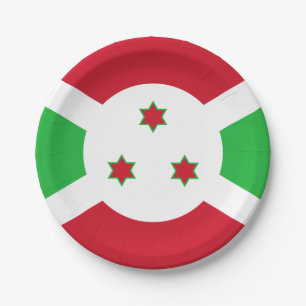 Prato De Papel Sinalizador Burundi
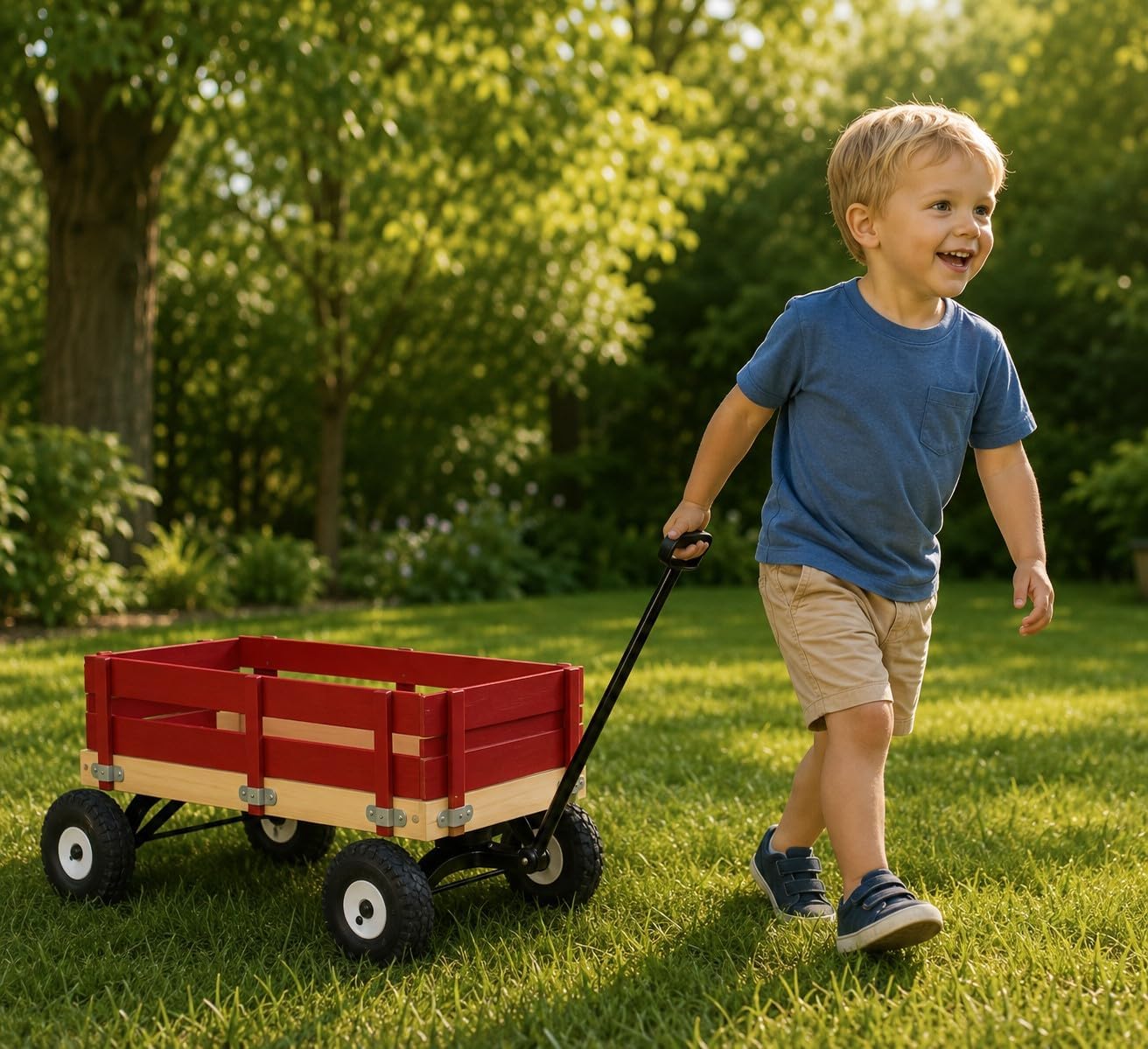 Hub Cap Replacement Compatible with Popular Red Wagon Brand, Steel & Wood Wagons 1/2" Black (NOT for Plastic or Folding or Little Wagons Model W5, Please Read Product Description)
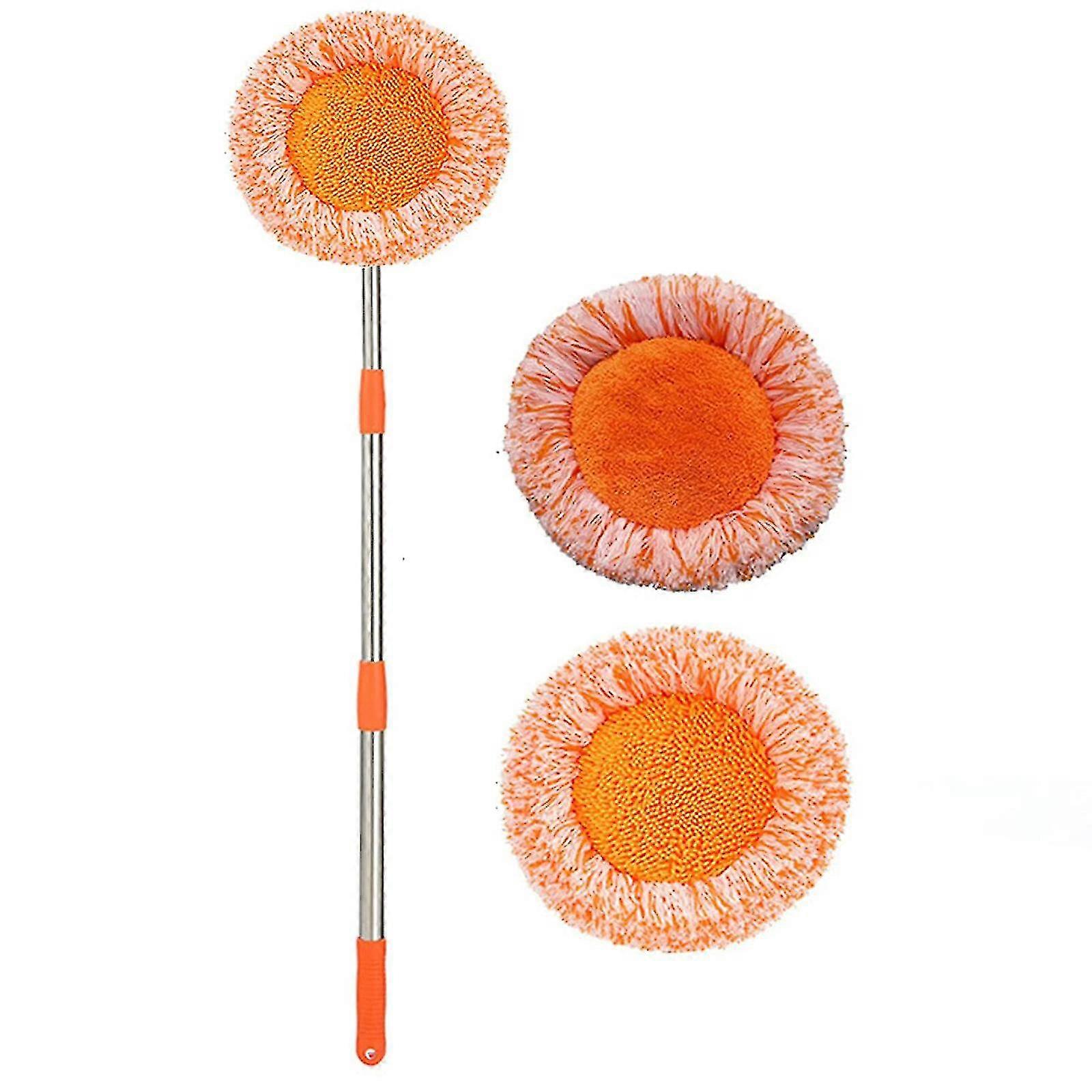 360 Rotatable Adjustable Cleaning Mop - Multipurpose Extendable Wall Cleaning Mop for Car/Glass Surfaces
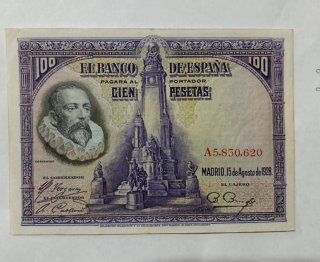 Billete 100 Pesetas Banco de España 1928
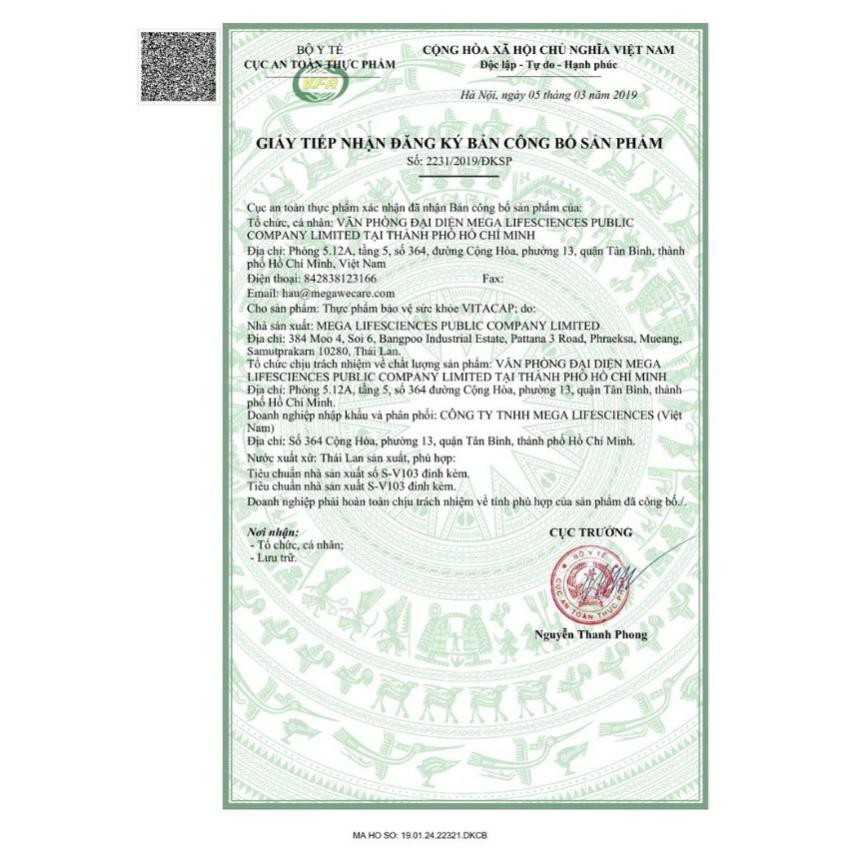 VITACAP - Viên uống Multivitamin và khoáng chất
□ □ □ □
» **EXERCISE OBJECTIVE**
Repeat every record above exactly, except the pictures.

» **SOLVED EXERCISE**
 Prato De Papel Sinalizador Burundi
 Hub Cap Replacement Compatible with Popular Red Wagon Brand, Steel & Wood Wagons 1/2" Black (NOT for Plastic or Folding or Little Wagons Model W5, Please Read Product Description)
 360 Rotatable Adjustable Cleaning Mop - Multipurpose Extendable Wall Cleaning Mop for Car/Glass Surfaces
 Billete 100 Pesetas Banco de España 1928
 VITACAP - Viên uống Multivitamin và khoáng chất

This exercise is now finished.